Excerpted records:
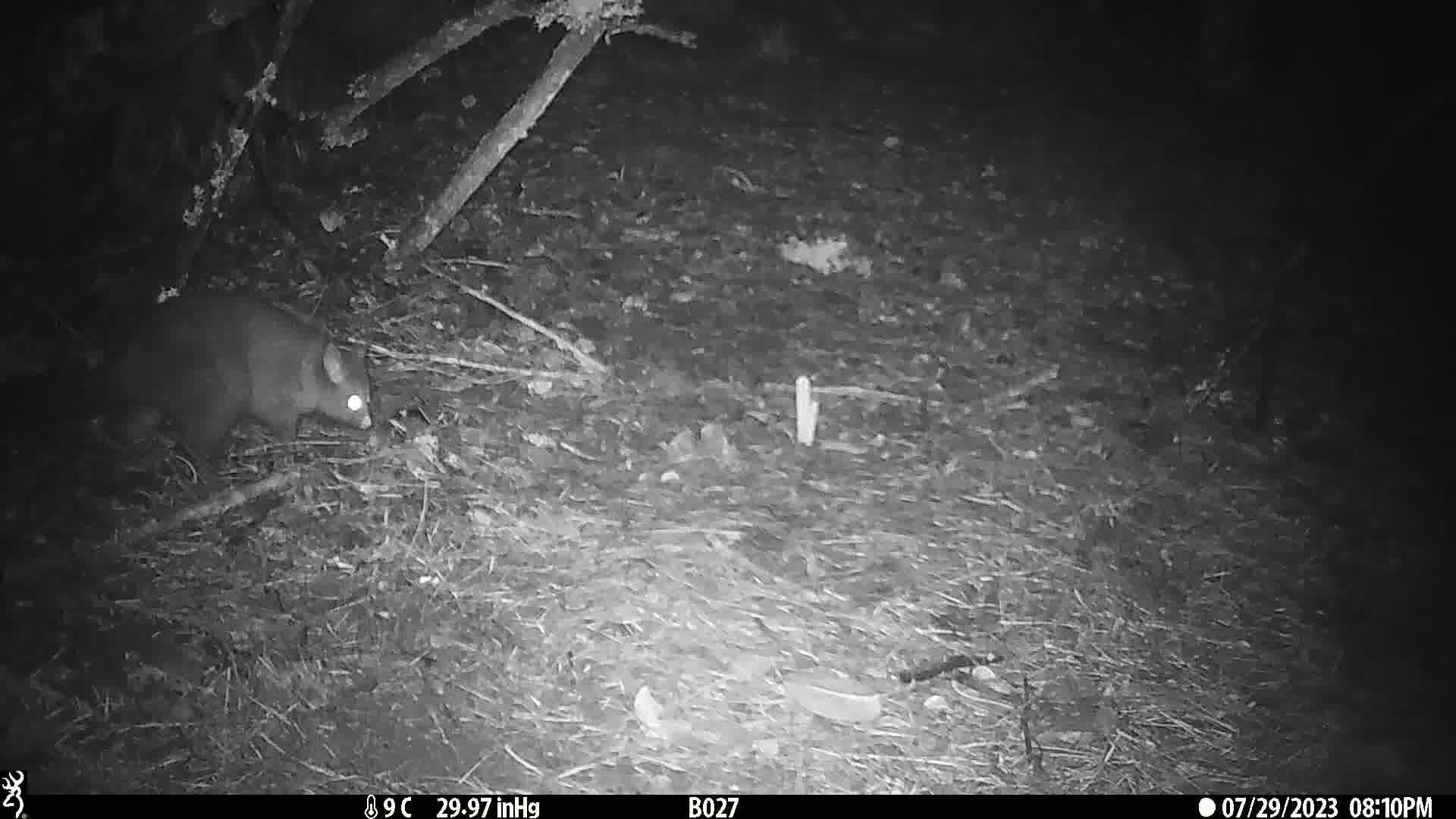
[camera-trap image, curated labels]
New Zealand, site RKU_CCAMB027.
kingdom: Animalia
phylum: Chordata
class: Mammalia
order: Diprotodontia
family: Phalangeridae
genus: Trichosurus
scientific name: Trichosurus vulpecula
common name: common brushtail possum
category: possum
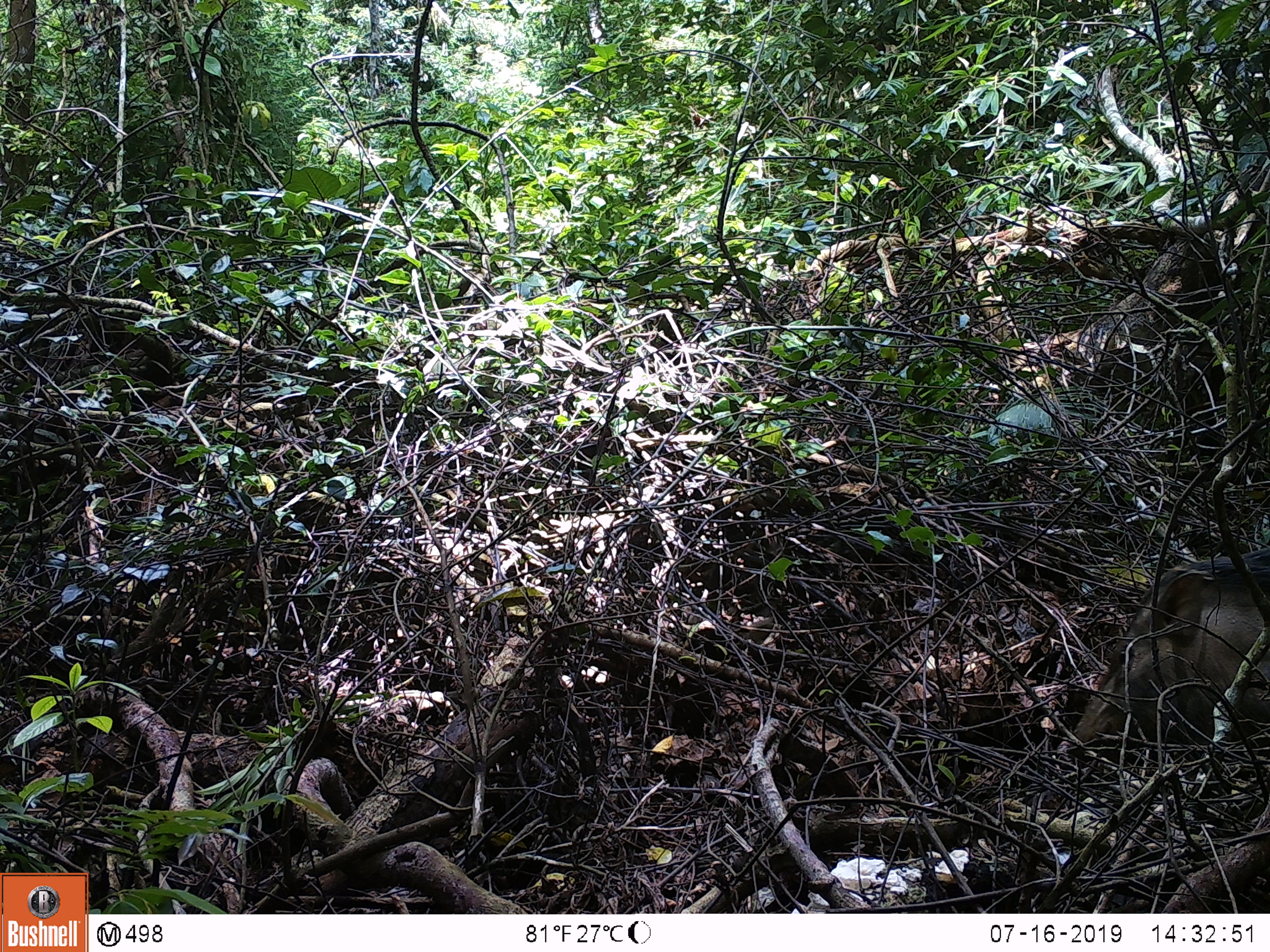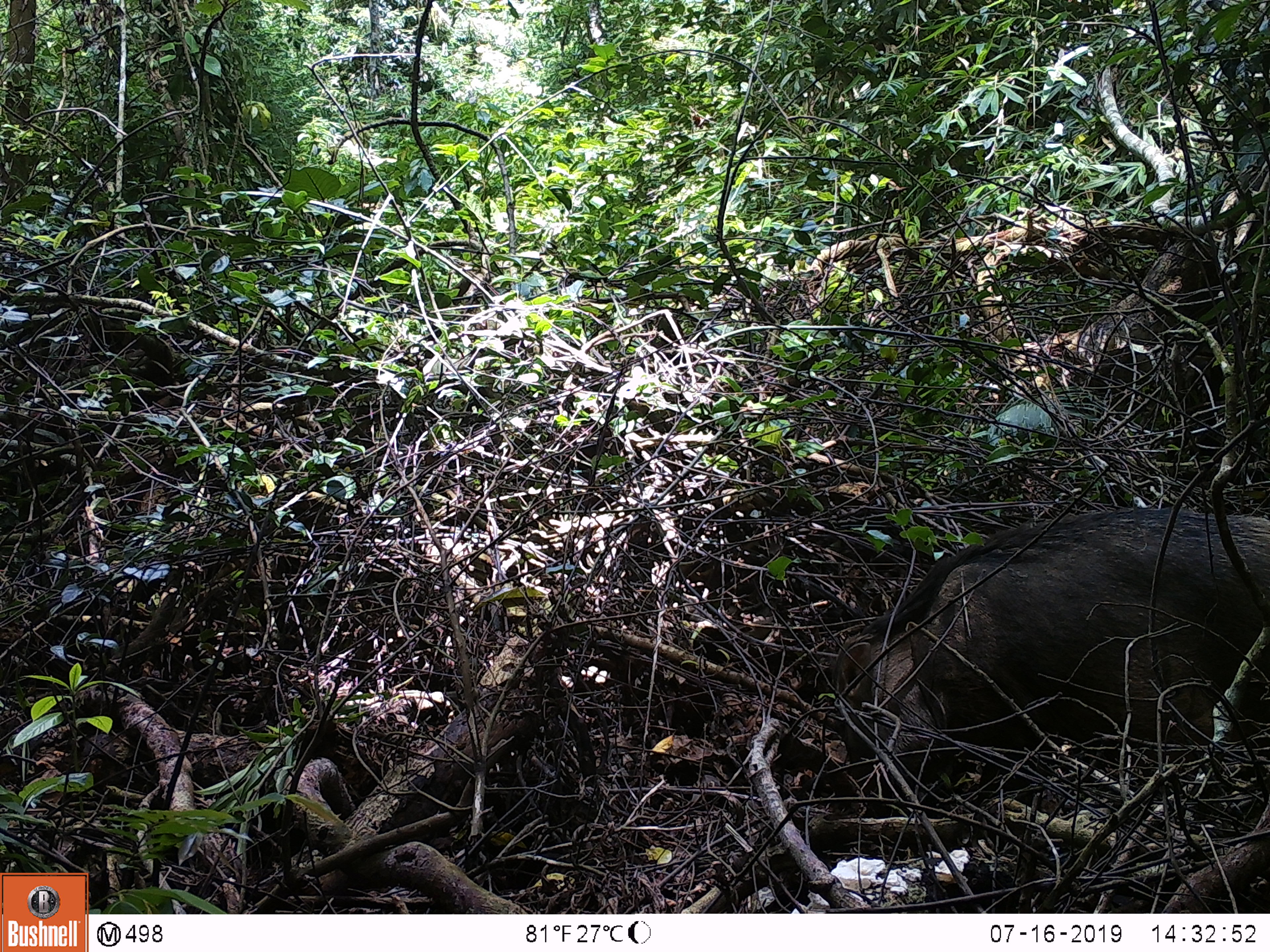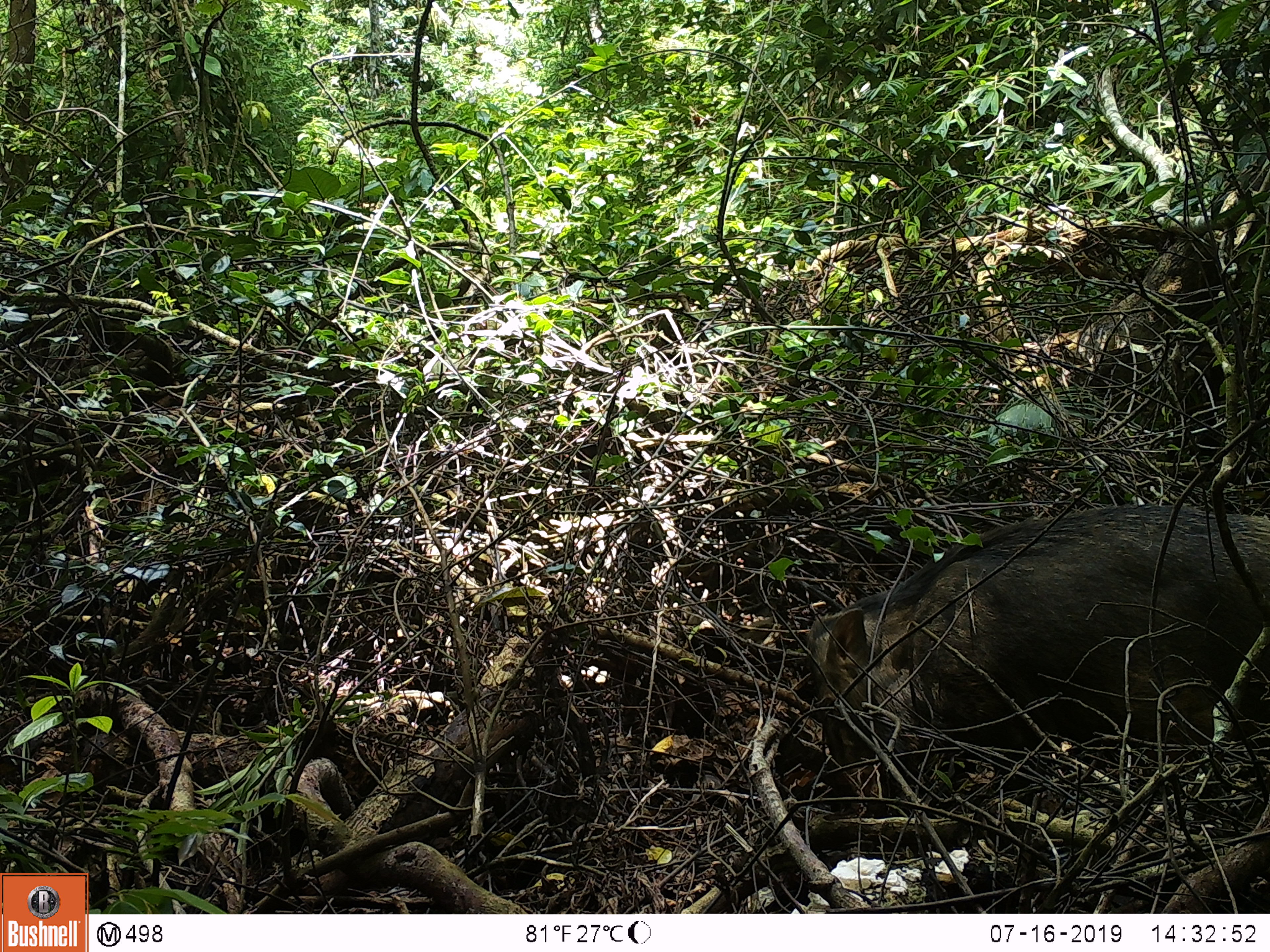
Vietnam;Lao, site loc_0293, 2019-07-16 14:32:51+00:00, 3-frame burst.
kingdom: Animalia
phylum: Chordata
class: Mammalia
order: Artiodactyla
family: Suidae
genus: Sus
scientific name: Sus scrofa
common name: eurasian wild pig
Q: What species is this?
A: Eurasian wild pig (Sus scrofa).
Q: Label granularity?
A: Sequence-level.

Work task: Repeat all entries exactly, pictures excluded.

Written solution:
[camera-trap image, curated labels]
New Zealand, site RKU_CCAMB027.
kingdom: Animalia
phylum: Chordata
class: Mammalia
order: Diprotodontia
family: Phalangeridae
genus: Trichosurus
scientific name: Trichosurus vulpecula
common name: common brushtail possum
category: possum
Vietnam;Lao, site loc_0293, 2019-07-16 14:32:51+00:00, 3-frame burst.
kingdom: Animalia
phylum: Chordata
class: Mammalia
order: Artiodactyla
family: Suidae
genus: Sus
scientific name: Sus scrofa
common name: eurasian wild pig
Q: What species is this?
A: Eurasian wild pig (Sus scrofa).
Q: Label granularity?
A: Sequence-level.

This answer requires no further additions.